Skip to main content
Run a prediction HTTP server. Builds the model and starts an HTTP server that exposes the model’s inputs and outputs as a REST API. Compatible with the Cog HTTP protocol.

Usage

cog serve [flags]

Flags

-p, --port
integer
default:"8393"
Port on which to listen
cog serve -p 5000
-f, --file
string
default:"cog.yaml"
The name of the config file
cog serve -f custom-config.yaml
--gpus
string
GPU devices to add to the container, in the same format as docker run --gpus
cog serve --gpus all
--upload-url
string
Upload URL for file outputs (e.g., https://example.com/upload/).
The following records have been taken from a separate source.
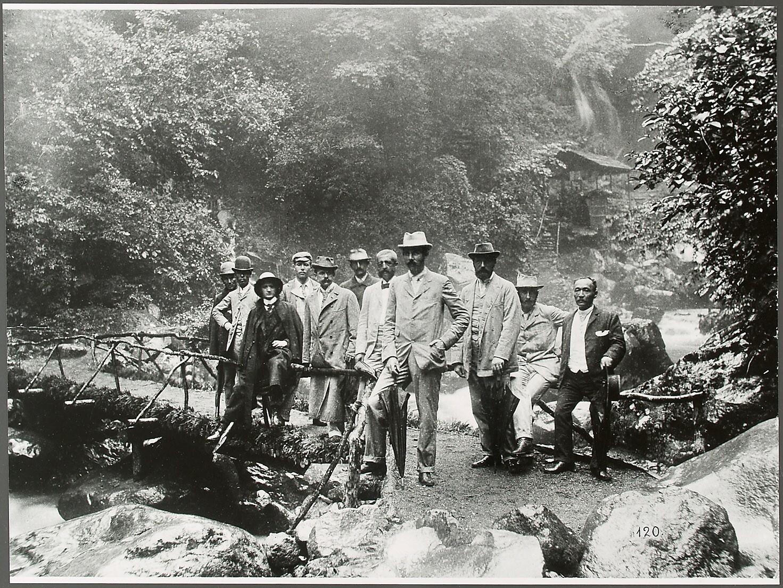 Franz Ferdinand mit Gefolge beim Urami-Wasserfall (Urami-no-taki) von Eduard Hodek jun.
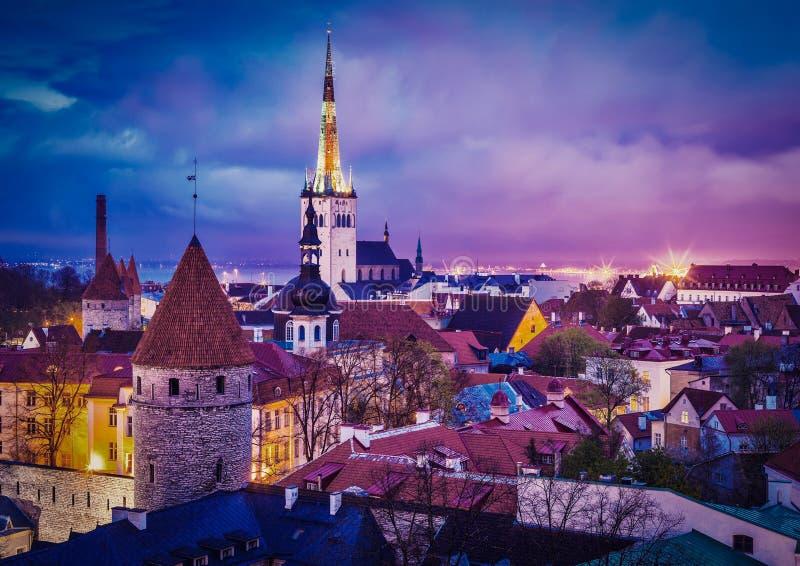 Tallinn medeltida gammal stad, Estland arkivfoto
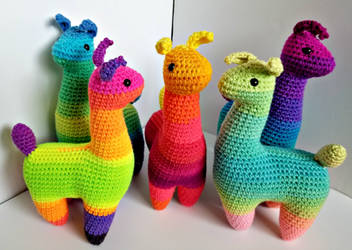 Amigurumi Rainbow Llamas by augeeklectic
When specified, the server uploads file outputs to this URL instead of returning them directly.
cog serve --upload-url https://example.com/upload/
--progress
string
default:"auto"
Set type of build progress output: auto, tty, plain, or quiet
--use-cog-base-image
boolean
default:"true"
Use pre-built Cog base image for faster cold boots
--use-cuda-base-image
string
default:"auto"
Use Nvidia CUDA base image: true, false, or auto

Examples

Start the server on default port

cog serve
Output:
Building Docker image from environment in cog.yaml...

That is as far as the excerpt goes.